En unas cuantas semanas la bolsa plástica será historia en los supermercados y otras tiendas minoristas. Sin embargo, ese gran comienzo es apenas un paso en la dirección correcta. La basura nos inunda, sobre todo el plástico: cajas, envases, forros, y en particular botellas. Tenemos una cultura despilfarradora, en la cual los plásticos de uso único abundan, sin embargo, todo el esquema se recarga sobre el consumidor final. Así se producen miles de toneladas de desechos todos los días. Quizás, si la basura fuera propiedad de quien la trajo al mercado, y no de quien tiene que consumirlo, la realidad cambiaría. Esas son las reglas que en otros países obligan a las empresas a recibir de vuelta los desechos plásticos y otros residuos que se han generado en el proceso de venderle un producto a los consumidores. Mientras tanto, el plástico nos condena a que en el año 2050, o tal vez antes, haya más plástico en los océanos que peces. Esto sin tomar en cuenta que muchos de los frutos de mar que consumimos ya tiene plástico en sus estómagos e intestinos, al igual que las tortugas y aves playeras de muchas de las islas y costas del mundo.

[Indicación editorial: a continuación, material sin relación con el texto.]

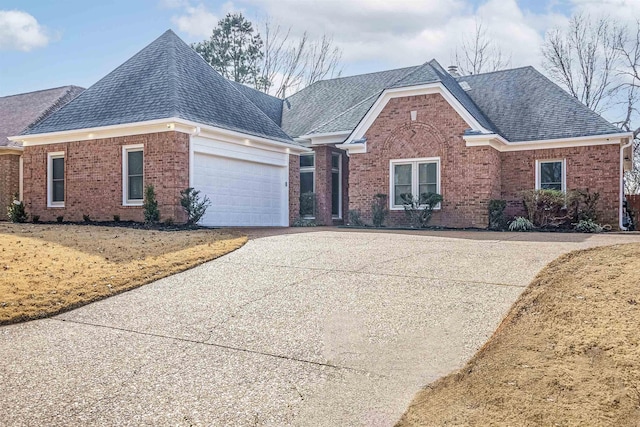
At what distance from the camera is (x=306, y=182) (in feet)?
68.8

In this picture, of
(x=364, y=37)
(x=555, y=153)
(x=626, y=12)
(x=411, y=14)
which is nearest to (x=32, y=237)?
(x=555, y=153)

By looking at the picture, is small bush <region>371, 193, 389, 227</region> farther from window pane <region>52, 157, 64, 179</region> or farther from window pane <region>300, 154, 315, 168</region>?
window pane <region>52, 157, 64, 179</region>

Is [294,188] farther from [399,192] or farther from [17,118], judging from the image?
[17,118]

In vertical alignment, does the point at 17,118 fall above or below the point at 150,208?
above

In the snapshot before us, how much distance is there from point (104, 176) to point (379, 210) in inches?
334

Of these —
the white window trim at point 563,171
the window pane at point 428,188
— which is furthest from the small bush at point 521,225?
the window pane at point 428,188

Hemos producido tanta chatarra, basura y contaminación ambiental, que estamos amenazando la integridad genética de nuestra especie. Una sola afectación: los disruptores endocrinos se constituyen en un riesgo para nuestro bienestar y la genética de nuestros descendientes.

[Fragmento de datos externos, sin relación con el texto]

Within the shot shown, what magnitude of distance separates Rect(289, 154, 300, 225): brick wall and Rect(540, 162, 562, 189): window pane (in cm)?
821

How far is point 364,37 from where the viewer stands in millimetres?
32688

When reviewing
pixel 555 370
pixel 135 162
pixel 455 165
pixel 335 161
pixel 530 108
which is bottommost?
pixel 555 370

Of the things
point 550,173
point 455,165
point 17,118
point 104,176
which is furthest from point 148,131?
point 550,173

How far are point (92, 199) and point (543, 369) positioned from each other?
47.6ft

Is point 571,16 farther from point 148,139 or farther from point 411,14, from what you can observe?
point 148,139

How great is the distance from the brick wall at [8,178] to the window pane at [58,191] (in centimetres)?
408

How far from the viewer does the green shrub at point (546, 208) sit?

Según el sitio web www.sanitas.es, los disruptores endocrinos provienen de: “alimentos, pesticidas, productos de higiene personal y de limpieza, materiales de construcción, materiales plásticos, ambientadores, materiales de decoración, insecticidas, ropa, juguetes, electrodomésticos, aparatos electrónicos. La lista es muy larga, al igual que la de las sustancias químicas que pueden alterar el sistema endocrino".

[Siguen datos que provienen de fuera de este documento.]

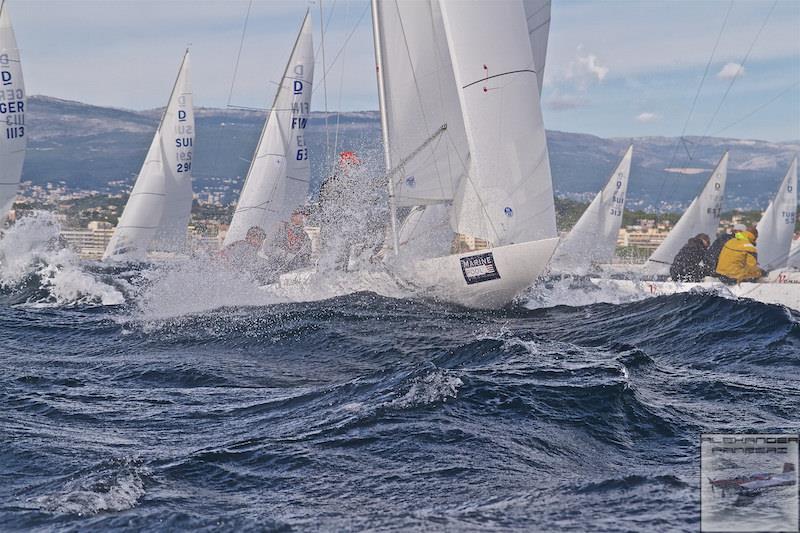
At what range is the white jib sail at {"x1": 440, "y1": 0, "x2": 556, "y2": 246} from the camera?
1334 centimetres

Todos estos son productos que usamos y consumimos constantemente. Hemos convertido todo el sistema productivo en una fábrica de venenos, y los estamos bebiendo, comiendo, respirando y aplicando a nuestra piel, nuestro cabello, y a todo nuestro cuerpo. Eso se llama suicidio.



Los gunas son de los pocos pueblos originarios que tenían un concepto para denominar a nuestro continente: Abya Yala. A los demás mortales, el uso cultural nos ha impuesto el nombre de América. Lo cierto es que Abya Yala se está hundiendo como causa del cambio climático.



Los gunas ya empezaron la mudanza a tierra firme, dejando atrás cientos de años de tradiciones y de vivencias en sus islas. Los gunas son los primeros refugiados ambientales de nuestro país. En las próximas décadas, se les sumarán los residentes de Garrote y Portobelo en Colón, toda la costa bocatoreña, Puerto Armuelles, Alanje, Puerto Mutis, Parita, Mensabé, Aguadulce, Puerto Caimito, Boca la Caja, Panamá Viejo, Juan Díaz y un largo rosario de comunidades que seguirán la suerte de las islas de Guna Yala.



Un maestro de esas islas me contaba que su mayor pérdida era su cementerio, allí donde reposaban los restos de los abuelos de sus abuelos. Pensé en mis propios antepasados enterrados en el Jardín de Paz, un valle vecino de un área de manglares y todo el estuario de Panamá Viejo. En algunas décadas con el cambio climático, esa área podría convertirse en memoria.



El mapa de la ciudad de Panamá de 2060 será distinto al de 2020. Es probable que el mapa de todo el planeta cambie radicalmente.



Jorge Luis Borges, en uno de sus microrrelatos más famosos, contaba que una vez se hizo un mapa del universo y se obtuvo una imagen del rostro de Dios. Si se dibujan los nuevos mapas de la realidad ambiental del mundo, se estará dibujando el rostro de nuestro planeta llorando: sus principales habitantes se han empeñado en destruirla.